The insurance policy's "Loss of Use" provision covers "any necessary increase in living expenses incurred by [Plaintiff] so that [her] household can maintain its normal standard of living." [Doc. 14-1 at p. 17]. Payment under this provision is "for the shortest time required to repair or replace the damage or, if [Plaintiff] permanently relocate[d], the shortest time required for [her] household to settle elsewhere." [Id.]. The fact that Plaintiff chose not to utilize the cash value payment from LM because she believed that Georgia's Valued Policy statute applied to her case is not "insurance-repair related." [Doc. 14-1 at p. 5 ("[I]f you feel an extension is necessary, we will need a letter signed by your contractor indicating what caused the delay and if it is "insurance-repair related.")]. The Court previously denied Plaintiff's Motion for Temporary Restraining Order and Preliminary Injunction seeking to extend her temporary housing lease and coverage for living expenses, and any subsequent argument that the terms of the insurance policy are ambiguous is without merit. [Docs. 13, 15]. The language of the insurance policy clearly provides that payment will be "for the shortest time" possible and the record clearly shows that LM paid for Plaintiff's living expenses during the estimated six-month repair period. [Doc. 14-1 at p. 17]. Furthermore, it would be inequitable, in light of the Court's ruling in this Order, to allow Plaintiff to file her lawsuit—without having commenced a single repair to her house—and require LM to cover her living expenses "while this litigation is pending." [Doc. 1 at p. 4]. Accordingly, Plaintiff is not entitled to any additional living expenses incurred after June 5, 2018, the end date of her six-month temporary housing lease, and her request for a permanent injunction is DENIED.

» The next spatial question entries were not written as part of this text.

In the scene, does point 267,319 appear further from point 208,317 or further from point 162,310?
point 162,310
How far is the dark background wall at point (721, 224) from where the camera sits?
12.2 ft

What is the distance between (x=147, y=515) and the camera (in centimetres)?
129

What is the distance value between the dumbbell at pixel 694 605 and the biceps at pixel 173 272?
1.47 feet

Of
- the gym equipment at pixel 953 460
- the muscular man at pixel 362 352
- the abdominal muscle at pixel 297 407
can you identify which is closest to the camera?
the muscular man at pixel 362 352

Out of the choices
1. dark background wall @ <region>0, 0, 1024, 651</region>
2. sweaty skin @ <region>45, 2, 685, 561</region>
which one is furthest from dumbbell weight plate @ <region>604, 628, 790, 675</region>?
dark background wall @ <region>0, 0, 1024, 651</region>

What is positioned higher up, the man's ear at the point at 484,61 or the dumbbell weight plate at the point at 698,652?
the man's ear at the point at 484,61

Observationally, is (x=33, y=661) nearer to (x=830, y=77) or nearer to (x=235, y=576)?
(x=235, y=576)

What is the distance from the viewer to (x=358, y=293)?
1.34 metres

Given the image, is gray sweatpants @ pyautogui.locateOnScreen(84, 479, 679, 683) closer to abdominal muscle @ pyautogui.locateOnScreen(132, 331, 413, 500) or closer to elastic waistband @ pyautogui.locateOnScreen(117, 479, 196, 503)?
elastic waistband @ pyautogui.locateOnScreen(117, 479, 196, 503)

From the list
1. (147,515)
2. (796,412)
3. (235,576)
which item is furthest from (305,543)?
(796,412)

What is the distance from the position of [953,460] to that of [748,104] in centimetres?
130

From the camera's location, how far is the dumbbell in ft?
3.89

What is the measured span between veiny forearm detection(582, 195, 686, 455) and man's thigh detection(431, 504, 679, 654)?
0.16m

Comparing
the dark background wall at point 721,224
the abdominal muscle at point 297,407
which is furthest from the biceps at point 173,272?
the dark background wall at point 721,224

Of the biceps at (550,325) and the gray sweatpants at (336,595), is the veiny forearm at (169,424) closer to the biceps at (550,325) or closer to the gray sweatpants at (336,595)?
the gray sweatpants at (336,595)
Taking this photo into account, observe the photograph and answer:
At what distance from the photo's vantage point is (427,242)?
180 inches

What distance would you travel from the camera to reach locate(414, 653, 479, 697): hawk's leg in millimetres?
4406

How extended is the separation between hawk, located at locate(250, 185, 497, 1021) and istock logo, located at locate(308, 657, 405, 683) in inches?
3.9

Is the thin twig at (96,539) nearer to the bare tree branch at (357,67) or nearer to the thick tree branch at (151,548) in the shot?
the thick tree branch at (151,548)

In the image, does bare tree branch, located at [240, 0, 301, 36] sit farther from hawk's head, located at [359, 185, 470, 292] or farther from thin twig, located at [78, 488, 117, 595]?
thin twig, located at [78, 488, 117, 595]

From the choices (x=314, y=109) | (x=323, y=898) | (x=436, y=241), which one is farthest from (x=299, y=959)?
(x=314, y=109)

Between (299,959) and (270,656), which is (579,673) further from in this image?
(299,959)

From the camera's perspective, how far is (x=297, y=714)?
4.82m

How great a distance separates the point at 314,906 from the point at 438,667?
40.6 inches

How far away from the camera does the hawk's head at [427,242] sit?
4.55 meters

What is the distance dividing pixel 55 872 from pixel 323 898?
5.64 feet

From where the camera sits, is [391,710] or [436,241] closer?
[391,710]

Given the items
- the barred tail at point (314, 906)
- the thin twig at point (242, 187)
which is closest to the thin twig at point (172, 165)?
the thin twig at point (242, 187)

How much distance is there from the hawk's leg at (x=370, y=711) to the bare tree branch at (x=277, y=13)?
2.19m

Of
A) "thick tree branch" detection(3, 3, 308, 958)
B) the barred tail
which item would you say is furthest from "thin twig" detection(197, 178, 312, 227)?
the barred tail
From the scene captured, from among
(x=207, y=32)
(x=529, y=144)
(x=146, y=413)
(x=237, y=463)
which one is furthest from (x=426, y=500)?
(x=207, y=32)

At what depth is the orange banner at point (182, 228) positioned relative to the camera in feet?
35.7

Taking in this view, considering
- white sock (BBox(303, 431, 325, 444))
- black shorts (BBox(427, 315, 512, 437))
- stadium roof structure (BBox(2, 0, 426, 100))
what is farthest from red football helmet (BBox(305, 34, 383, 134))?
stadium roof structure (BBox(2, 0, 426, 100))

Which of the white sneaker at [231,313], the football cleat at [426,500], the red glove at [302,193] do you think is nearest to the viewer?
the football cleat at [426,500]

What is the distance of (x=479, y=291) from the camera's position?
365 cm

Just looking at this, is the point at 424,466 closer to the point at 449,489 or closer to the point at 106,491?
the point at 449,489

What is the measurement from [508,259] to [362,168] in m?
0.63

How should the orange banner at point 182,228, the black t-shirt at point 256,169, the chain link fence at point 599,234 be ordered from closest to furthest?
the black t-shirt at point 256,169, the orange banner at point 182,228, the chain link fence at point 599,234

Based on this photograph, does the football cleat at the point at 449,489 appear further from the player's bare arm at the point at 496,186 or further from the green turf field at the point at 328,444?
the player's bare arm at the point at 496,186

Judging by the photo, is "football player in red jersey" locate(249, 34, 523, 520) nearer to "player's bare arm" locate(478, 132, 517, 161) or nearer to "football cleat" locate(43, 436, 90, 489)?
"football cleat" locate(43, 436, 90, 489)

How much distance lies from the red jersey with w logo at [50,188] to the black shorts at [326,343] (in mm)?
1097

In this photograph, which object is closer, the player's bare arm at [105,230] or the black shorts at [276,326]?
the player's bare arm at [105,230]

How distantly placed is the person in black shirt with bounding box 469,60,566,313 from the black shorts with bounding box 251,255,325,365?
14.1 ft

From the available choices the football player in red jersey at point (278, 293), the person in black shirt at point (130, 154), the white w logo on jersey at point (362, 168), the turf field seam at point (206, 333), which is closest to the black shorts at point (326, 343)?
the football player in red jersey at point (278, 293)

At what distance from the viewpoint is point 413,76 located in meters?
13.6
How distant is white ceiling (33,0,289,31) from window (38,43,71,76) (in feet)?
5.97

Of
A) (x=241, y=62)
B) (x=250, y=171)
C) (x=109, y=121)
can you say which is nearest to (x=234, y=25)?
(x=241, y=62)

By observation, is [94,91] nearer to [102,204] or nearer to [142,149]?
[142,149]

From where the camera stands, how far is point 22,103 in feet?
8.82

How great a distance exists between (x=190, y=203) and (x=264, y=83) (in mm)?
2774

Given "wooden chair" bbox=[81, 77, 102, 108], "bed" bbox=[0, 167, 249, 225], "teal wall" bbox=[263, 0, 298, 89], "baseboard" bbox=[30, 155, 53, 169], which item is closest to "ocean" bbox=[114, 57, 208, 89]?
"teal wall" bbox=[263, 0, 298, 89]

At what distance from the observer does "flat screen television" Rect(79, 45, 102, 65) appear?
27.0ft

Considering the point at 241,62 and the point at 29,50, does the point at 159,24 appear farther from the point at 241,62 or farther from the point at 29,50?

21. LM asserts that Plaintiff makes new allegations regarding the basis of her claim for bad faith. [Doc. 27 at p. 9 (citing [Doc. 26 at pp. 19-21])]. LM states that "Plaintiff has previously never claimed that LM misrepresented what was actually included in the repair estimates or that LM failed to adjust the claim for diminished value." [Doc. 27 at p. 9]. Plaintiff does allege in her Complaint that "[LM] purportedly omitted the construction recommendation of [Engineered Solutions] from its estimate to deflate said estimate and avoid . . . payment of the claim in full," which could arguably assert misrepresentation claim, LM is correct that she never mentions a failure to adjust for diminished value. [Docs. 1 at ¶ 12; 26 at p. 19]. Her Complaint clearly establishes a general breach of contract claim [Doc. 1 at ¶ 11], but it does not put LM on notice that she is asserting said claim based on an alleged failure to assess for diminished value—and the Court will not permit her to assert such a claim now. "At the summary judgment stage, the proper procedure for [a] plaintiff to assert a new claim is to amend [her] complaint in accordance with [Fed. R. Civ. P. 15(a)]. A plaintiff may not amend her complaint through argument in a brief opposing summary judgment. Gilmour v. Gates, McDonald and Co., 382 F.3d 1312, 1315 (11th Cir. 2004).